> Exercise inputs:
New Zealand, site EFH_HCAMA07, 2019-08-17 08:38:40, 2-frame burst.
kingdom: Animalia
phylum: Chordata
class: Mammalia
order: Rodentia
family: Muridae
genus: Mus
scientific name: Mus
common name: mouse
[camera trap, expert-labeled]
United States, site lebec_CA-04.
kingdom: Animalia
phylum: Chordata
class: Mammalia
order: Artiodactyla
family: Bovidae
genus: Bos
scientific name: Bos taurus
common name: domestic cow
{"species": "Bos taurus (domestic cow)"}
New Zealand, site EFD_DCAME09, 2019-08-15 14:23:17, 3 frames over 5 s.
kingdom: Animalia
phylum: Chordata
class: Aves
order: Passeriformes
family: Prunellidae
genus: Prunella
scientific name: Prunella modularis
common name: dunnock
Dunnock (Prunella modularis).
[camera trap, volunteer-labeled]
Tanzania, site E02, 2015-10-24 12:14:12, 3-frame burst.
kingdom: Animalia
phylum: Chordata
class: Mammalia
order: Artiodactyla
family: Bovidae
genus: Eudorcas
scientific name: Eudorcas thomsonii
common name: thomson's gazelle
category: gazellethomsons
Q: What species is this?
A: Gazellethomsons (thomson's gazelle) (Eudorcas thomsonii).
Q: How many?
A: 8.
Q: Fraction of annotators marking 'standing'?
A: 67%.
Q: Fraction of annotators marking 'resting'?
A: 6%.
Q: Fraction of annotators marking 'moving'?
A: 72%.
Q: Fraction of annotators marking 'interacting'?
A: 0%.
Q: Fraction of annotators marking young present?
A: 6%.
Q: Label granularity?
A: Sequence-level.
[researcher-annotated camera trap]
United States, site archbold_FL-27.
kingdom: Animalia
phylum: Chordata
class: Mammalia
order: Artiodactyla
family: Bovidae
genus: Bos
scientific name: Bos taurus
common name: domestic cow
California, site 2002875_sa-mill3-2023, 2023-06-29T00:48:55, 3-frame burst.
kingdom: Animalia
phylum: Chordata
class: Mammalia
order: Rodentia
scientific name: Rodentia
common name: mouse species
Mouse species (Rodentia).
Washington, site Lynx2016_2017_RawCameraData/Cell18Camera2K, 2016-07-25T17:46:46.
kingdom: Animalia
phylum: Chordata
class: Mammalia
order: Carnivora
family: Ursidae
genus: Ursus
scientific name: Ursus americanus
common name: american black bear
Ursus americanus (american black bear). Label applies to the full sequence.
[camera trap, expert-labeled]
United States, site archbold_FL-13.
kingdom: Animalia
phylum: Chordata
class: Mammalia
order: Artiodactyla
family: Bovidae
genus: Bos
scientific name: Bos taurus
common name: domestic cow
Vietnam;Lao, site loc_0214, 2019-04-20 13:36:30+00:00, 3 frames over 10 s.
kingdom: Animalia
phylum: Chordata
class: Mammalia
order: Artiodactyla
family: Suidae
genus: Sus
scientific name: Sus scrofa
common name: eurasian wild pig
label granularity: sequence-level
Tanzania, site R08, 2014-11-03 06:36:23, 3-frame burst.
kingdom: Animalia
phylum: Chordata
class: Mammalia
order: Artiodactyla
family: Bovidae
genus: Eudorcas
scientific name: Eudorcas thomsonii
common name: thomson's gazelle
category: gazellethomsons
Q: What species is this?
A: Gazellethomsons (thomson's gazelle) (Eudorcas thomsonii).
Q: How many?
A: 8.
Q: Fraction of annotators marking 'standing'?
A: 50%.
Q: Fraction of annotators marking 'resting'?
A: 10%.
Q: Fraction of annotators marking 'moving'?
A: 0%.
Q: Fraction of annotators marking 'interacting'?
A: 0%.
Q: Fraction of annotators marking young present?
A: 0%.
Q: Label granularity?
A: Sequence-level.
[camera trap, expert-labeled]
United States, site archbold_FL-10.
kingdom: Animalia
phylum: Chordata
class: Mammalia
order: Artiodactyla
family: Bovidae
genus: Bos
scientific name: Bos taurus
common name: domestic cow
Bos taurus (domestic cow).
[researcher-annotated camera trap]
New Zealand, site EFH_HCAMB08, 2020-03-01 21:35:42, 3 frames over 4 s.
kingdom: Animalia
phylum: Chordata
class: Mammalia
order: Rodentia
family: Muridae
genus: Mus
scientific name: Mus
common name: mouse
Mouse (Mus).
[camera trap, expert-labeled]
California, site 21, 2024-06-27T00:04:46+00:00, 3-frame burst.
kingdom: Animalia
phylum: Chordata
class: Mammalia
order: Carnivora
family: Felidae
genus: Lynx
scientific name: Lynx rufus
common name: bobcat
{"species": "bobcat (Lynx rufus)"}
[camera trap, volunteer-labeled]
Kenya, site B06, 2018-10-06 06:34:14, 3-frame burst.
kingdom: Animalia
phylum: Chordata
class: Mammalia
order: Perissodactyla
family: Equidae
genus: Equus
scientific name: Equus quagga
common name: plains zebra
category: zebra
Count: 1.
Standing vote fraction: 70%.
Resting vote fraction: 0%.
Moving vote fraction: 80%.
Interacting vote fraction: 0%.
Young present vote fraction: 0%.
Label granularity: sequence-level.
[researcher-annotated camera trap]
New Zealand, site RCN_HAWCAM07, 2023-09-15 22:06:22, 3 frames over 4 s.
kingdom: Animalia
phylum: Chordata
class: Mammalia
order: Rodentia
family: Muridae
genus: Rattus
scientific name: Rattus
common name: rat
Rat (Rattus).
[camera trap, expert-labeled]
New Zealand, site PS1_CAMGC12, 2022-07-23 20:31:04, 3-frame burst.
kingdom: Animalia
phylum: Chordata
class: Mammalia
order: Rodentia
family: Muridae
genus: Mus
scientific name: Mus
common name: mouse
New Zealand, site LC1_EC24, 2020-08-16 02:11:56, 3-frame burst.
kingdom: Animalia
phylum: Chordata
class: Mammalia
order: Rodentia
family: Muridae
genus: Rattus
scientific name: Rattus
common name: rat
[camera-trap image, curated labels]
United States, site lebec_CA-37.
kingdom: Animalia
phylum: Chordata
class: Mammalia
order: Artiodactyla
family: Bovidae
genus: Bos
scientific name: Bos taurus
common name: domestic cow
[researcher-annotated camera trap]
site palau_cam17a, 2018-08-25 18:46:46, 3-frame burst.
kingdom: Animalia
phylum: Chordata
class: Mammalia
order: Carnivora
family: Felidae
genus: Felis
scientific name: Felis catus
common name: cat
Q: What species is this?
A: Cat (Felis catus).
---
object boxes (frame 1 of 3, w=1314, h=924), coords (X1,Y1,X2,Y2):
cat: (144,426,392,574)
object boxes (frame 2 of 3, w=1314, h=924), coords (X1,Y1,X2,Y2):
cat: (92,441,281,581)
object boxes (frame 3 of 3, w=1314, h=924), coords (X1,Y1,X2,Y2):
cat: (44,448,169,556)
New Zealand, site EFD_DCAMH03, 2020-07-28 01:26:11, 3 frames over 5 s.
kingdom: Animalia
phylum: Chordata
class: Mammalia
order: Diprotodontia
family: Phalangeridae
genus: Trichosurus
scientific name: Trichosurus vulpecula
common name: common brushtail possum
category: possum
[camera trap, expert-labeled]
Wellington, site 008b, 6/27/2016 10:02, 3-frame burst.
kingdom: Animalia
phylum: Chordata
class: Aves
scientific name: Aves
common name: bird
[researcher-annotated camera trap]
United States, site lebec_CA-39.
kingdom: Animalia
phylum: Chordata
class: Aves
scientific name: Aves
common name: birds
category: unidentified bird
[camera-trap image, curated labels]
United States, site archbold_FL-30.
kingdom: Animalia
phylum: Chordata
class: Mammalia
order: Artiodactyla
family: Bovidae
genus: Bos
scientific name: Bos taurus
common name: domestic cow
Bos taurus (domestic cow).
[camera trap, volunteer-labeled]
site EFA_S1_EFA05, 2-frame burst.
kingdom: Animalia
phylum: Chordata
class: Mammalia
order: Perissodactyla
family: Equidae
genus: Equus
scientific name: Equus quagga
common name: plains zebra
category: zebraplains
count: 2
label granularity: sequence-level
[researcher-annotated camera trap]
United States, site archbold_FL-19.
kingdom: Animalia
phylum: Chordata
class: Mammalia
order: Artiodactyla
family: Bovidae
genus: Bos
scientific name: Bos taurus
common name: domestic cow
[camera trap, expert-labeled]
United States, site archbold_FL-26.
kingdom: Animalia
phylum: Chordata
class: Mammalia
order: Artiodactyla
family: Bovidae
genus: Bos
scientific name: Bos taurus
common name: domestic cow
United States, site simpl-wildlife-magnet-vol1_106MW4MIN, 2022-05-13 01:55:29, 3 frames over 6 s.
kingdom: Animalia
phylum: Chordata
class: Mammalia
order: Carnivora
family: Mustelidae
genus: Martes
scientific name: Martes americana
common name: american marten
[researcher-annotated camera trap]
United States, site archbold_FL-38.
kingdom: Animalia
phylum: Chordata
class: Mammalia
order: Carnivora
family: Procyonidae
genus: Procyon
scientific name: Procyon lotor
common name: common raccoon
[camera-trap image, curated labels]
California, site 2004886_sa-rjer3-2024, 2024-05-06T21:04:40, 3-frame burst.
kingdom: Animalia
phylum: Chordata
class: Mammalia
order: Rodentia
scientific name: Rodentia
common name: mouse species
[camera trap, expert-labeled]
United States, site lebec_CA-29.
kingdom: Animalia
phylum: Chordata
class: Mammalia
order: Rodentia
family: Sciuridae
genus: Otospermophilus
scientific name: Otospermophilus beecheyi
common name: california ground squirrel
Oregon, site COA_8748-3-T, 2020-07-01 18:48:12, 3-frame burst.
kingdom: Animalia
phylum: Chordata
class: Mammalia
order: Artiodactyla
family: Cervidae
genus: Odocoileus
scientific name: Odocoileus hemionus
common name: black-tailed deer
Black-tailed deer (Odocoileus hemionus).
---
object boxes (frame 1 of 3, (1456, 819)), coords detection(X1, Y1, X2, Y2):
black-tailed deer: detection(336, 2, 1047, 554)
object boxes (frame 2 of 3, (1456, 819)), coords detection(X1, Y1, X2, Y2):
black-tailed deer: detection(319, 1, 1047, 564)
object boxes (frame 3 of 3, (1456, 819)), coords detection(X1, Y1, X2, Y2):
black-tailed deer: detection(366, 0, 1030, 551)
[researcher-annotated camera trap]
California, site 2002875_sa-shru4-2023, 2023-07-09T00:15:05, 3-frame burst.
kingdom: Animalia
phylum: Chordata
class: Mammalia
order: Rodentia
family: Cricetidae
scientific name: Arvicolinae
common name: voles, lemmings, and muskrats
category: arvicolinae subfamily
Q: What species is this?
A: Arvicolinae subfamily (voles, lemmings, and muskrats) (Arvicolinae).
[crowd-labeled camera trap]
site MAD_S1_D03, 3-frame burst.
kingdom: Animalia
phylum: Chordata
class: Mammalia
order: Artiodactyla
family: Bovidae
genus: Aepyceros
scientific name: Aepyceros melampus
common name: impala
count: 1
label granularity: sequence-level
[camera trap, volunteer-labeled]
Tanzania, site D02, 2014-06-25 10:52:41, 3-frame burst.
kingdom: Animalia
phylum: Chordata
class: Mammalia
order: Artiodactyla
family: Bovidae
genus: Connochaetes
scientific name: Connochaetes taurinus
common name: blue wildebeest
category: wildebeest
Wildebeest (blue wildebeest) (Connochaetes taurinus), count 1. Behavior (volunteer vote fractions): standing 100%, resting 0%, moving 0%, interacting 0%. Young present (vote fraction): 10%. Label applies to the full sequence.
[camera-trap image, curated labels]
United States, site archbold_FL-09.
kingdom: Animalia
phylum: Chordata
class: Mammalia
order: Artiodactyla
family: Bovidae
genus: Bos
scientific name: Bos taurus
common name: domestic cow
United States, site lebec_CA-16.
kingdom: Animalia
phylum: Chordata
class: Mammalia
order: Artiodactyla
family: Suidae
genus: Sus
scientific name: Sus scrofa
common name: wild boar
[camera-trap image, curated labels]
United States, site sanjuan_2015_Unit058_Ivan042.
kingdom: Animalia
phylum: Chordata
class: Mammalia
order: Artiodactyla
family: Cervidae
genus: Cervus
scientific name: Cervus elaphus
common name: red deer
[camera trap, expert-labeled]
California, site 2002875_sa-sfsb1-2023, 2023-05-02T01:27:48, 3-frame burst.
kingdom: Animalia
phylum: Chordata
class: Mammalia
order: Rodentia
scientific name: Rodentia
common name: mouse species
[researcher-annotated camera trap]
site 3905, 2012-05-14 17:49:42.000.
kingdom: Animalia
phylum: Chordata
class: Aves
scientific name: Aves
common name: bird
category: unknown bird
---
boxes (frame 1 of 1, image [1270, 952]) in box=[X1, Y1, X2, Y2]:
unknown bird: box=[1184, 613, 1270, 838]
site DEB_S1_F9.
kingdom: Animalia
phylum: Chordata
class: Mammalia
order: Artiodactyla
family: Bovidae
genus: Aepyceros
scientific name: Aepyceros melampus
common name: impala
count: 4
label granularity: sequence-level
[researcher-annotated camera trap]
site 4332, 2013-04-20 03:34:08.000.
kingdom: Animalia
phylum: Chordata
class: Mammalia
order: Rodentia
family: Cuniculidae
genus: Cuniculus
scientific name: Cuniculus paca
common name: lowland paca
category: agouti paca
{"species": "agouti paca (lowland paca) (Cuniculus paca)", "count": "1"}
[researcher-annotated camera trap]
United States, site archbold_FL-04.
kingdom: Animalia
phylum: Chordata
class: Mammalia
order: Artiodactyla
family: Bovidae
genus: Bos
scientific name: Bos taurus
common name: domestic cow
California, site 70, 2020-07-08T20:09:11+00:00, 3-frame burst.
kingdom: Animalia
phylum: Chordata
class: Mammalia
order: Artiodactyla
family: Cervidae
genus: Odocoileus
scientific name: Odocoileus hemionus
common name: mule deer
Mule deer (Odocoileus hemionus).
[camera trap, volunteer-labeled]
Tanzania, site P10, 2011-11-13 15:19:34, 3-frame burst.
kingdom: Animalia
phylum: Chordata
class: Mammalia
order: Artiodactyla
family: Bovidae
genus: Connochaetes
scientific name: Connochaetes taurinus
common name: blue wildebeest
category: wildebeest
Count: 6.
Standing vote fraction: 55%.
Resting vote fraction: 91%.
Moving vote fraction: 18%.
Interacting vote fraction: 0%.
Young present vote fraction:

> What you need to do:
What lines of the material above include "Cuniculus"? Copy each one.

> Result of the exercise:
genus: Cuniculus
scientific name: Cuniculus paca
{"species": "agouti paca (lowland paca) (Cuniculus paca)", "count": "1"}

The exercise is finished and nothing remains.